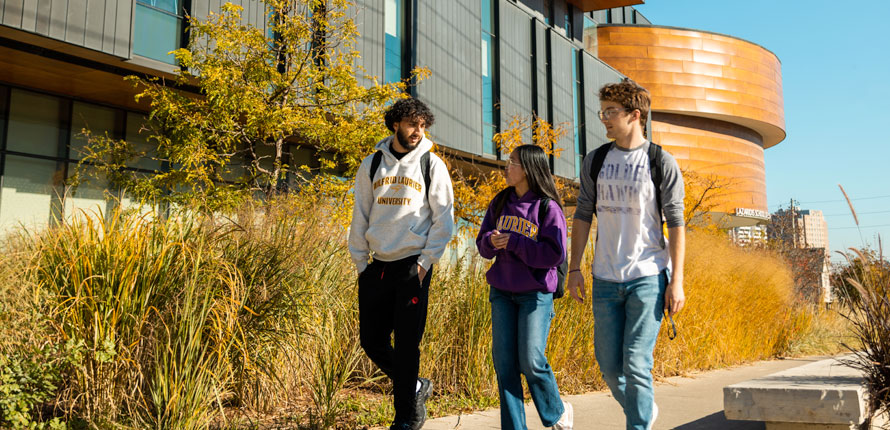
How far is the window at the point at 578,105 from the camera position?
30.6 meters

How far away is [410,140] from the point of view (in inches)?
160

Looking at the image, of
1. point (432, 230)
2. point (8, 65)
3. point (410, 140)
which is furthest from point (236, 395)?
point (8, 65)

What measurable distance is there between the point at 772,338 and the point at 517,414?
8.71 metres

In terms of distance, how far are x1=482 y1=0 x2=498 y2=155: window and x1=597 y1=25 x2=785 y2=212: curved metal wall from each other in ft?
80.8

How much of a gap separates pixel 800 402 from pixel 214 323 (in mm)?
3292

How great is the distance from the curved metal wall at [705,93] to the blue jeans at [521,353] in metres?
46.5

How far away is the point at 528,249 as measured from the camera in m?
3.57

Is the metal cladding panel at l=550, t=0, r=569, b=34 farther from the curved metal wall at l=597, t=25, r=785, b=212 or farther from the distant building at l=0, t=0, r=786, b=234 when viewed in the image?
the curved metal wall at l=597, t=25, r=785, b=212

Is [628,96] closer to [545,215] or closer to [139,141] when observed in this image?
[545,215]

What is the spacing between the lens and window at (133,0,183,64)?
14039 millimetres

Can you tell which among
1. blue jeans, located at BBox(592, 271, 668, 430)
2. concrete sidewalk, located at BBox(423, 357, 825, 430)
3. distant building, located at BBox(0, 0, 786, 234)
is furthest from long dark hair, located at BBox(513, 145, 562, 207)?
distant building, located at BBox(0, 0, 786, 234)

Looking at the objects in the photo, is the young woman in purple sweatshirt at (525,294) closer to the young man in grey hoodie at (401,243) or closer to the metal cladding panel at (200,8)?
the young man in grey hoodie at (401,243)

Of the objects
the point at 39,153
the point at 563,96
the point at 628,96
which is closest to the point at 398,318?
the point at 628,96

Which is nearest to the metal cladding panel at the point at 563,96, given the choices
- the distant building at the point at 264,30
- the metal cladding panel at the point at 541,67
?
the distant building at the point at 264,30
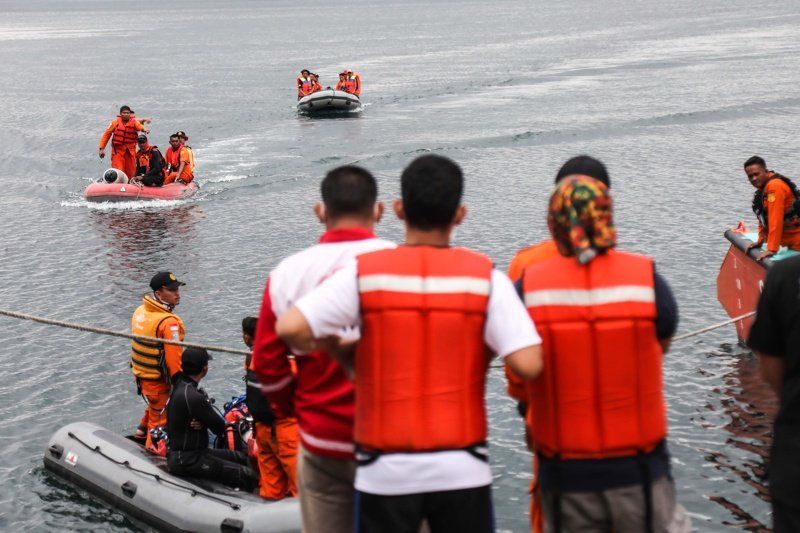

[EXERCISE TASK]: Could you rewrite the lines above as a Markdown table with two columns, Row and Line, numbering each row and skipping blank lines? Leave out the pictures.

[SOLUTION TO THIS TASK]:
| Row | Line |
|---|---|
| 1 | How far is the window at the point at 578,105 from the camera position? |
| 2 | 30.6 meters |
| 3 | How far away is [410,140] from the point of view (in inches)? |
| 4 | 160 |
| 5 | Looking at the image, of |
| 6 | 1. point (432, 230) |
| 7 | 2. point (8, 65) |
| 8 | 3. point (410, 140) |
| 9 | which is furthest from point (236, 395)? |
| 10 | point (8, 65) |
| 11 | What measurable distance is there between the point at 772,338 and the point at 517,414? |
| 12 | 8.71 metres |
| 13 | In terms of distance, how far are x1=482 y1=0 x2=498 y2=155: window and x1=597 y1=25 x2=785 y2=212: curved metal wall from each other in ft? |
| 14 | 80.8 |
| 15 | How much of a gap separates pixel 800 402 from pixel 214 323 (in mm)? |
| 16 | 3292 |
| 17 | How great is the distance from the curved metal wall at [705,93] to the blue jeans at [521,353] in metres? |
| 18 | 46.5 |
| 19 | How far away is the point at 528,249 as measured from the camera in m? |
| 20 | 3.57 |
| 21 | Is the metal cladding panel at l=550, t=0, r=569, b=34 farther from the curved metal wall at l=597, t=25, r=785, b=212 or farther from the distant building at l=0, t=0, r=786, b=234 when viewed in the image? |
| 22 | the curved metal wall at l=597, t=25, r=785, b=212 |
| 23 | Is [628,96] closer to [545,215] or closer to [139,141] when observed in this image? |
| 24 | [545,215] |
| 25 | What is the spacing between the lens and window at (133,0,183,64)? |
| 26 | 14039 millimetres |
| 27 | Can you tell which among |
| 28 | 1. blue jeans, located at BBox(592, 271, 668, 430) |
| 29 | 2. concrete sidewalk, located at BBox(423, 357, 825, 430) |
| 30 | 3. distant building, located at BBox(0, 0, 786, 234) |
| 31 | is furthest from long dark hair, located at BBox(513, 145, 562, 207)? |
| 32 | distant building, located at BBox(0, 0, 786, 234) |
| 33 | Looking at the objects in the photo, is the young woman in purple sweatshirt at (525,294) closer to the young man in grey hoodie at (401,243) or closer to the metal cladding panel at (200,8)? |
| 34 | the young man in grey hoodie at (401,243) |
| 35 | Of the objects |
| 36 | the point at 39,153 |
| 37 | the point at 563,96 |
| 38 | the point at 628,96 |
| 39 | which is closest to the point at 398,318? |
| 40 | the point at 628,96 |
| 41 | Which is nearest to the metal cladding panel at the point at 563,96, given the choices |
| 42 | - the distant building at the point at 264,30 |
| 43 | - the metal cladding panel at the point at 541,67 |
| 44 | ? |
| 45 | the distant building at the point at 264,30 |